Before the game, Detroit Tigers manager Jim Leyland told the media Will Rhymes will start the season as his second baseman. Whether or not he is the opening day starter is another question, but Rhymes will be the regular starting baseman to begin the year.
Leyland told the media (quoted at Beck's blog):
"I know he hit .304 in the big leagues last year, and he hasn't done anything to show me he can't play. "He's played his tail off this spring. He gets base hits and fights his tail off at the plate. He's a little energy piece for us."
Right decision, wrong reasoning? I suppose it's better citing that stat than some spring training numbers. As you'll recall, last year Rhymes became the first Tigers rookie since 1939 to bat at least .300 in 200+ plate appearances. (Rhymes had a .304 average and .354 on-base percentage for the season).

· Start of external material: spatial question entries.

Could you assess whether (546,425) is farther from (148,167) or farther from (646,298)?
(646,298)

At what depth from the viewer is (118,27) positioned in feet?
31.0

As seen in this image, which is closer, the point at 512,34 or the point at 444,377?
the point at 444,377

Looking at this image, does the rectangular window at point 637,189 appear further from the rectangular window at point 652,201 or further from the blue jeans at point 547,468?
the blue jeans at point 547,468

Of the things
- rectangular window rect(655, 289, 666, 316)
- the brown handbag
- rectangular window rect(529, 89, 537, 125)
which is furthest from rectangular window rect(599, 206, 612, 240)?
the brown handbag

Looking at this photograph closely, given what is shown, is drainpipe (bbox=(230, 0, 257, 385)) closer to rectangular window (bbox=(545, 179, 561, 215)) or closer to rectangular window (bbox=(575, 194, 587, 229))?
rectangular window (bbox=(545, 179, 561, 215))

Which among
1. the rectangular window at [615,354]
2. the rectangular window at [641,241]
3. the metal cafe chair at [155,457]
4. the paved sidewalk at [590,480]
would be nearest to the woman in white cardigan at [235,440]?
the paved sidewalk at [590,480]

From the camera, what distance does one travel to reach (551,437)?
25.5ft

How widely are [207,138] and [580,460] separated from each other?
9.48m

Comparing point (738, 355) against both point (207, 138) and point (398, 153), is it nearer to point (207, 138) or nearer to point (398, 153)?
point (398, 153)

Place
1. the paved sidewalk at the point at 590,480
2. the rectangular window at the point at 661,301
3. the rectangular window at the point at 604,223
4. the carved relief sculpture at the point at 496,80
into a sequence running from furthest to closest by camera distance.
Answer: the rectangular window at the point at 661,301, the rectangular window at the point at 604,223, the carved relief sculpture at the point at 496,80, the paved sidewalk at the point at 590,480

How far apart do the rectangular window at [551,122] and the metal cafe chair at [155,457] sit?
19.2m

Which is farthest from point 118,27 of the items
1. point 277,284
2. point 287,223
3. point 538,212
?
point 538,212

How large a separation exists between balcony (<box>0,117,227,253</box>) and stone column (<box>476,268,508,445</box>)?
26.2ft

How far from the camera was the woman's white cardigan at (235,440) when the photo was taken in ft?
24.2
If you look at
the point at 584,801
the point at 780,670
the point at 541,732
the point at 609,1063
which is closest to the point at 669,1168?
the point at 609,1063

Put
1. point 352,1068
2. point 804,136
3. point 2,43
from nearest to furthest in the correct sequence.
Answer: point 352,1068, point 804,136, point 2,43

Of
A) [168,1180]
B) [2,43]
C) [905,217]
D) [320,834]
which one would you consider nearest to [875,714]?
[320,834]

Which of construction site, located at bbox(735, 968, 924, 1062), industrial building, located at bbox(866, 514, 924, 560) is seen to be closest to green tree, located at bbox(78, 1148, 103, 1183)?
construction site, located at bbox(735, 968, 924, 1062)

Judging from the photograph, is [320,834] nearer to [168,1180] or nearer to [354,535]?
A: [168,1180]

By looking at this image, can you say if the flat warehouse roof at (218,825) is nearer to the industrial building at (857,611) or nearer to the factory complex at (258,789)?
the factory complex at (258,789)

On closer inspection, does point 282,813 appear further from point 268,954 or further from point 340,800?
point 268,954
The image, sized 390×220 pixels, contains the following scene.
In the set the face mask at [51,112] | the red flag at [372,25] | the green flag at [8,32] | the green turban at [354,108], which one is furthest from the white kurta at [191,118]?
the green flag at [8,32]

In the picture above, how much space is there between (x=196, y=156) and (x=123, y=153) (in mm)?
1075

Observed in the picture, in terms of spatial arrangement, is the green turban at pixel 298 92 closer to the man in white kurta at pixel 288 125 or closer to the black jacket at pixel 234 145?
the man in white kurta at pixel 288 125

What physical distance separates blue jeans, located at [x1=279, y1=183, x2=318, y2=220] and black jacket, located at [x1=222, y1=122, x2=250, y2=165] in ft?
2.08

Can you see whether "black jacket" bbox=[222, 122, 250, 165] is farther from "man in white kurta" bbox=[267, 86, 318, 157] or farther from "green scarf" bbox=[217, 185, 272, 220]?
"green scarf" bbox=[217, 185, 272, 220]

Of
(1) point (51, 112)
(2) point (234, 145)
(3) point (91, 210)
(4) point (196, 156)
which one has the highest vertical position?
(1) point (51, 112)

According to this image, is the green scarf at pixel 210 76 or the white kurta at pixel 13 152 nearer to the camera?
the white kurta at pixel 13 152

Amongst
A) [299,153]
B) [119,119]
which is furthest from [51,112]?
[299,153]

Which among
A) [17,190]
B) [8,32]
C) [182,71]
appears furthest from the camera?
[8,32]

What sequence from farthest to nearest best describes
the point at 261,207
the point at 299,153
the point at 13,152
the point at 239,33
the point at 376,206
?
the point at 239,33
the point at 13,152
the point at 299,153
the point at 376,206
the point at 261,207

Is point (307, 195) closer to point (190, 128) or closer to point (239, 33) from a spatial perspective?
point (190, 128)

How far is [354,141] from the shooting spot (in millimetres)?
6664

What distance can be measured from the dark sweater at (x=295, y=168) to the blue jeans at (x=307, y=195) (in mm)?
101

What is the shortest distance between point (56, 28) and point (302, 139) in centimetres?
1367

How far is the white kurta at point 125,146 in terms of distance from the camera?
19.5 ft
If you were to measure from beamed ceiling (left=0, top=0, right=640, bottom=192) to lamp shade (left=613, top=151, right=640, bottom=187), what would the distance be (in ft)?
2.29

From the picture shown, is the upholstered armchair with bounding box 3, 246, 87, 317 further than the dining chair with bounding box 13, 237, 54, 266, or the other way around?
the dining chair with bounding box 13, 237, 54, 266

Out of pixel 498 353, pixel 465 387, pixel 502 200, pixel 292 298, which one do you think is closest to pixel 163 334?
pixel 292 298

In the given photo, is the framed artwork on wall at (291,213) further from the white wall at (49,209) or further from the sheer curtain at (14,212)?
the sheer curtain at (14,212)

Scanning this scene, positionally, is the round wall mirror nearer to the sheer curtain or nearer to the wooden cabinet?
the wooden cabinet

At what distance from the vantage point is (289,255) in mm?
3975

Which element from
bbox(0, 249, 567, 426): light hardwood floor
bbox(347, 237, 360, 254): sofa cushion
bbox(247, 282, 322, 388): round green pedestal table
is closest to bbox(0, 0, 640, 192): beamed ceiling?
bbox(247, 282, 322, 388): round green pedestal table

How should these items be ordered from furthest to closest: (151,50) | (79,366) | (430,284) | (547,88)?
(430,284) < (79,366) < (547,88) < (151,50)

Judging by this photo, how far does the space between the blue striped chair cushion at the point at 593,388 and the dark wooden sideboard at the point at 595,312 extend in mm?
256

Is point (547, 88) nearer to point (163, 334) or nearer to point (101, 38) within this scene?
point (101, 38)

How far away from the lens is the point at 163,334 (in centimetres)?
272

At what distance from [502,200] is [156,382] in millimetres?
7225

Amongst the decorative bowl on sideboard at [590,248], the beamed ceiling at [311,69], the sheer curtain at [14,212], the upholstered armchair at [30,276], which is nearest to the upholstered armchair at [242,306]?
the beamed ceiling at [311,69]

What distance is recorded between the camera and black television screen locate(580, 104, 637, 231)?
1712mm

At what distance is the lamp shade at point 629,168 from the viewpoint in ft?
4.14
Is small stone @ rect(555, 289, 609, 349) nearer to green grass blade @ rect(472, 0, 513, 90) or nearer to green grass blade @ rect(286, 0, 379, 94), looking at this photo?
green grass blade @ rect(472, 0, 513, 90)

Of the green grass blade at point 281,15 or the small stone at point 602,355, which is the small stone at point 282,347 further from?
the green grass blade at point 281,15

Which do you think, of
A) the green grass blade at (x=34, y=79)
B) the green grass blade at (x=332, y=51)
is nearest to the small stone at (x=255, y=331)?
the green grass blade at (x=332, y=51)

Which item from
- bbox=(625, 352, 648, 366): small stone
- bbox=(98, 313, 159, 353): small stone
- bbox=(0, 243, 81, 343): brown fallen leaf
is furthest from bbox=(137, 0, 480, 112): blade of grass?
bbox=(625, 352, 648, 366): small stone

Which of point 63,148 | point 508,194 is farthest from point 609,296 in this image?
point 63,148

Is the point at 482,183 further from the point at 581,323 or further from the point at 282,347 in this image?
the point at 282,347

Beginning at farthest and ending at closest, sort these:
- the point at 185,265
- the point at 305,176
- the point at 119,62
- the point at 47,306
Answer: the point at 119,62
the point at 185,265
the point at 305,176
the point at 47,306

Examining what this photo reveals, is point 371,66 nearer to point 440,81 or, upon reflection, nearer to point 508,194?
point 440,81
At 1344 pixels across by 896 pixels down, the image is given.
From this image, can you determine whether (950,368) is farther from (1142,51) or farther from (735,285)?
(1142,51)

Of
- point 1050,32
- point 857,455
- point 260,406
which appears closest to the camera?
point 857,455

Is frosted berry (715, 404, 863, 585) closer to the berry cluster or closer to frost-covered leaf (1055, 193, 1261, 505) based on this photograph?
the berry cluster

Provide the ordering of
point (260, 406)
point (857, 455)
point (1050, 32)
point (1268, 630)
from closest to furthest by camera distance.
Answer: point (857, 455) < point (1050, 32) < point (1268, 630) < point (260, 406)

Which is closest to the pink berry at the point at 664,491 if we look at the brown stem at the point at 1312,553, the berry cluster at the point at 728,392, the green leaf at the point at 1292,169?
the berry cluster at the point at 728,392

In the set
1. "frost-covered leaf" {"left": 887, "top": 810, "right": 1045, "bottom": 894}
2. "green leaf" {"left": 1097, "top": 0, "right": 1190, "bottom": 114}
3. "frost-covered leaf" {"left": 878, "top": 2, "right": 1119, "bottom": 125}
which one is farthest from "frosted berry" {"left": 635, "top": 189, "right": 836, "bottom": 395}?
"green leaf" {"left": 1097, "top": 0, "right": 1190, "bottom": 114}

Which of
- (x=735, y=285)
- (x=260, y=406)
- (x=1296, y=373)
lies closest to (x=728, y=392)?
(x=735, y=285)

All along, I wrote that Rhymes had an excellent shot to begin at second base because he is a left-handed batter who can bunt the ball as well as put the ball into play. He's not Rickey Henderson, but he does fine on the basepaths, too. In the minors, Rhymes had just two seasons during which his on-base percentage dipped beneath .350. His strikeout rate was in the teens, and his walk rate was typically in the 7-9% range. Why do all those things matter? Because Detroit did not have a prototypical second-slot batter for the lineup, and they have right-handers penned in at the first, third and fourth spots in the lineup.
Giving Rhymes the opportunity to hold down second base until Carlos Guillen attempts to come back makes sense to me.